Exercise during pregnancy does more than manage weight. It improves sleep, reduces back pain, and can lower the risk of gestational diabetes and preeclampsia. Even on days when you feel exhausted, a short walk counts.

Tracking Your Rate of Gain

Weighing yourself periodically (weekly or biweekly) gives you a useful signal, but the number matters less than the trend. During the second trimester, a healthy rate is about 1 pound per week. In the third trimester, it slows slightly to around 0.9 pounds per week. The normal range at any given week is broad, anywhere from 0.7 to 1.4 pounds per week during the second half of pregnancy.

First-trimester gain is typically modest and variable.

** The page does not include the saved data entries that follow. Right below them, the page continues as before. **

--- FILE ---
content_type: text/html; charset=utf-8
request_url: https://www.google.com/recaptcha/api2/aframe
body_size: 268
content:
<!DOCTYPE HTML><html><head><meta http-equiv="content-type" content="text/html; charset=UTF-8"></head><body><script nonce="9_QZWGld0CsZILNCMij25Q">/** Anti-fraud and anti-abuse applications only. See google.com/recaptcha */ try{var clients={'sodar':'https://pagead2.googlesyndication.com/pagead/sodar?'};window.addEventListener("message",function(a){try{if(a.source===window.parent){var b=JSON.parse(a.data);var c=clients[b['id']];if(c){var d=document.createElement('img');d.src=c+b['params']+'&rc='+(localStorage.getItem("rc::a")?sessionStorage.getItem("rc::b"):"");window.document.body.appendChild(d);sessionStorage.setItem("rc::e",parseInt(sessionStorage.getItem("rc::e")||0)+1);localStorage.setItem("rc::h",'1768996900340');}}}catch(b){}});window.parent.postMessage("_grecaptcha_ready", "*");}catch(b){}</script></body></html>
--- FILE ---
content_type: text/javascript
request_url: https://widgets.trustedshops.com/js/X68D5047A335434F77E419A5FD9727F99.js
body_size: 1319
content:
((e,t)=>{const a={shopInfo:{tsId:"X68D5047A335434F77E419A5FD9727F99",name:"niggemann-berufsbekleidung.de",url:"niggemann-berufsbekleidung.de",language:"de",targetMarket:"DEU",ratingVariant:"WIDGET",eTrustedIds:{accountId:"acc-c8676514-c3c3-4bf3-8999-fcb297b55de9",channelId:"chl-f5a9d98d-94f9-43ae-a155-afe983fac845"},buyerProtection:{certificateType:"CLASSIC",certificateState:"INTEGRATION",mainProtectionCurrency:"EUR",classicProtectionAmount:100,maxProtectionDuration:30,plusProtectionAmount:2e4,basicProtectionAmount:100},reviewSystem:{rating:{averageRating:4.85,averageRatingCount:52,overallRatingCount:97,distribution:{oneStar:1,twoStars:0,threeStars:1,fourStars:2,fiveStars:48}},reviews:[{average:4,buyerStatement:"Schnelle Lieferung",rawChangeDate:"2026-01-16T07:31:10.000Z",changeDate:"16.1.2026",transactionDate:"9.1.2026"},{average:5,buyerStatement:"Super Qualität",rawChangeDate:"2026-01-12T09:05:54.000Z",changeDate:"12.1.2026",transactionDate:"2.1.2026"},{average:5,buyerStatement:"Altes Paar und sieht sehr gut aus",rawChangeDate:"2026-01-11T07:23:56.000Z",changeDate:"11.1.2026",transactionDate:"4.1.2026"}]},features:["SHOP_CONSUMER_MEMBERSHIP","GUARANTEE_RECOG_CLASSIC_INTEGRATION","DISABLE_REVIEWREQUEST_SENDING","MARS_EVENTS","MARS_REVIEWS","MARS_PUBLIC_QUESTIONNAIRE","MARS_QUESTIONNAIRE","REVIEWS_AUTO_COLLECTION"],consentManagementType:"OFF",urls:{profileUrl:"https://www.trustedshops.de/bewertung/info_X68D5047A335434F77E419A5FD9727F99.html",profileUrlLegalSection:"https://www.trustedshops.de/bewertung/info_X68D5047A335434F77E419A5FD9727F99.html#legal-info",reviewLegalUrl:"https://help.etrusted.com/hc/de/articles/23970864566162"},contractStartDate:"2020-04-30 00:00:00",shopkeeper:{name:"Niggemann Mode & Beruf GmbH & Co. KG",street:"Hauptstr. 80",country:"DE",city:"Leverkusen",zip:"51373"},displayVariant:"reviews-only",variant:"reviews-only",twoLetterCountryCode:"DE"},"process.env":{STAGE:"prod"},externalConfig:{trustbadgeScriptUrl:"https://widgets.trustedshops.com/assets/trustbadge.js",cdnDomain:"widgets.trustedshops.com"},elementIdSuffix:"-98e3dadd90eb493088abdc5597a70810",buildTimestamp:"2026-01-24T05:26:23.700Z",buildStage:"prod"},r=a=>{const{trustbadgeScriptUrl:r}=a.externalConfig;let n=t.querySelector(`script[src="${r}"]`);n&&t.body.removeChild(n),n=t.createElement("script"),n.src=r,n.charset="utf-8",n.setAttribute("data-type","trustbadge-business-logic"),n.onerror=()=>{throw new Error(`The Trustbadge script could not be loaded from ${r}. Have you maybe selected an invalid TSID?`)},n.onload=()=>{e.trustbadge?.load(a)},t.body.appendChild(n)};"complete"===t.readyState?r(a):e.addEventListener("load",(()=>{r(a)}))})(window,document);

Some women gain very little; others gain several pounds from bloating and fluid retention. A sudden jump of several pounds in a week during the second or third trimester is more likely fluid retention than fat, but it’s worth mentioning to your provider since rapid swelling can signal blood pressure problems.

If you notice you’re consistently gaining faster than expected, small adjustments work better than dramatic changes. Swapping liquid calories (juice, sweetened coffee drinks) for water, adding a 15-minute walk after meals, or replacing refined carbs with whole grains at one meal per day can shift the trajectory without leaving you hungry. Pregnancy is not the time for calorie restriction or weight loss, but it is a reasonable time to make your calories count.